I asked, ‘Is there going to be any comeback?’

John Sansom said, ‘No.’

Simple as that.

I said, ‘Are you sure? There are nine corpses in that house.’

‘The DoD guys are there right now. They’ll issue a loud no comment. With a knowing smirk. Designed to make everyone give them the credit.’

‘Suppose the wind changes direction? That happens from time to time. As you know.’

‘As a crime scene, it’s a mess.’

‘I left blood there.’

‘There’s a lot of blood there. It’s an old building. If anyone runs tests they’ll come up with rat DNA, mostly.’

‘There’s blood on my clothes.

Theresa Lee said, ‘The hospital burned your clothes.’

‘Why?’

‘Biohazard.’

‘They were brand new.’

‘They were soaked with blood. No one takes a risk with blood any more.’

‘Right-hand fingerprints,’ I said. ‘Inside the window handles and on the trapdoor.’

‘Old building,’ Sansom said. ‘It will be torn down and redeveloped before the wind changes.’

‘Shell cases,’ I said.

Springfield said, ‘Standard DoD issue. I’m sure they’re delighted. They’ll probably leak one to the media.’

‘Are they still looking for me?’

‘They can’t. It would confuse the narrative.’

‘Turf wars,’ I said.

‘Which they just won, apparently.’

I nodded.

Sansom asked, ‘Where is the memory stick?’
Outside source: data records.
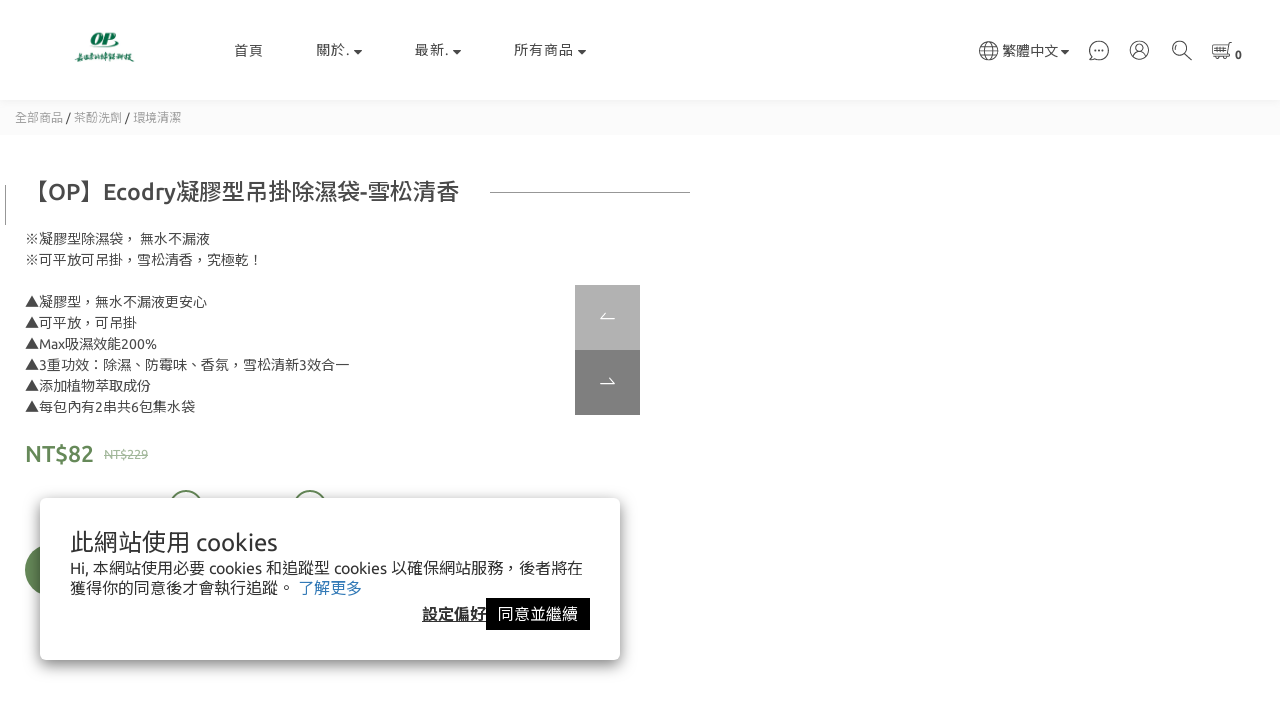

--- FILE ---
content_type: text/html; charset=utf-8
request_url: https://www.google.com/recaptcha/api2/aframe
body_size: 269
content:
<!DOCTYPE HTML><html><head><meta http-equiv="content-type" content="text/html; charset=UTF-8"></head><body><script nonce="QxZlyLEfKYzYlRip6zG3AA">/** Anti-fraud and anti-abuse applications only. See google.com/recaptcha */ try{var clients={'sodar':'https://pagead2.googlesyndication.com/pagead/sodar?'};window.addEventListener("message",function(a){try{if(a.source===window.parent){var b=JSON.parse(a.data);var c=clients[b['id']];if(c){var d=document.createElement('img');d.src=c+b['params']+'&rc='+(localStorage.getItem("rc::a")?sessionStorage.getItem("rc::b"):"");window.document.body.appendChild(d);sessionStorage.setItem("rc::e",parseInt(sessionStorage.getItem("rc::e")||0)+1);localStorage.setItem("rc::h",'1769885509607');}}}catch(b){}});window.parent.postMessage("_grecaptcha_ready", "*");}catch(b){}</script></body></html>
I looked at Jacob Mark. ‘You OK?’

He said, ‘Not really.’

I said, ‘You’re going to have to hear some stuff.’

He said, ‘OK.’

I hauled myself into a sitting position. Didn’t hurt at all. I guessed I was full of painkiller. I pulled my knees up and tented the sheet and moved the hem of my paper gown and took a peek at the cut. Couldn’t see it. I was wrapped with bandages from my hips to my rib cage.

Sansom said, ‘You told us you could get us within fifteen feet.’

I shook my head. ‘Not any more. Time has moved on. We’re going to have to do it by dead reckoning.’

‘Great. You were bullshitting all along. You don’t know where it is.’

‘We know the general shape of it,’ I said. ‘They planned for the best part of three months and then executed during the final week. They coerced Susan by using Peter as leverage. She drove up from Annandale, got stuck in a four-hour traffic jam, say from nine in the evening until one in the morning, and then she arrived in Manhattan just before two in the morning. I assume we know exactly when she came out of the Holland Tunnel. So what we have to do is work backwards and figure out exactly where her car was jammed up at midnight.’

‘How does that help us?’

‘Because at midnight she threw the memory stick out her car window.’